## Task requirements:
Summarize the passage below on preserving family businesses in exactly two sentences.

## Reading passage:
Why planning works to preserve family businesses

 

Despite all the press coverage about the death tax, in reality, few people worry about confiscatory estate taxes.  However, those owning family businesses and farms seem to provide a disproportionate share of federal and state revenues at death.  Although there is some temporary federal relief offered if you accept the moving goal post formula for estate taxes, the operative word is “temporary”.  A significant and new problem for many is the increasing percentage of estates subject to higher income taxes and the recently enacted estate and inheritance taxes imposed by revenue-starved states. 

 

The solution?

Consider making charitable gifts of those assets that trigger both income and estate tax at death (income in respect of a decedent or IRD), and keep the estate from ballooning in value.   With a little prior planning, there is no need to pay unnecessary taxes if owners freeze the value of their growing business and transfer it before tax liabilities mount up.  How does that work?  Easily, but few taxpayers take advantage of their right to make tax-free gifts to heirs on a regular basis.  It is a shame, because over time, significant value can be compressed and given via lifetime and annual exclusion gifts, especially if husband and wife join to make full use of gifts to children, in-laws, and grandchildren.  For many families with four married children, and grandchildren, it is common for half a million dollars in estate value to be transferred free of tax.  By making those gifts repeatedly over the years, most estates would see significant tax savings.  Yet few families take advantage of this right. Why?  Most family business owners resist making gifts fearing loss of control, and are unwilling to take a proactive long-range view of the planning process.

## Data segment:
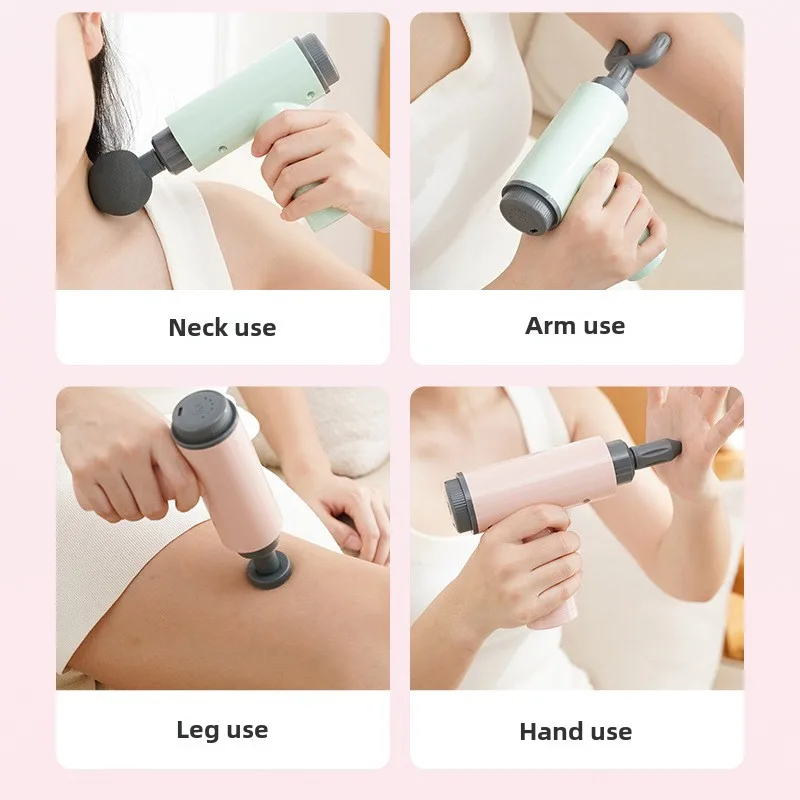 Neck use

Arm use

Leg use

Hand use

## Answer box:
Owners of family businesses and farms pay a disproportionate share of taxes at death, federal relief is only temporary, and more estates now face higher income taxes and new state estate and inheritance taxes. The passage recommends charitable gifts of assets that trigger both income and estate tax, freezing and transferring a growing business's value early, and regular tax-free lifetime and annual exclusion gifts to heirs, though most owners resist such gifts for fear of losing control.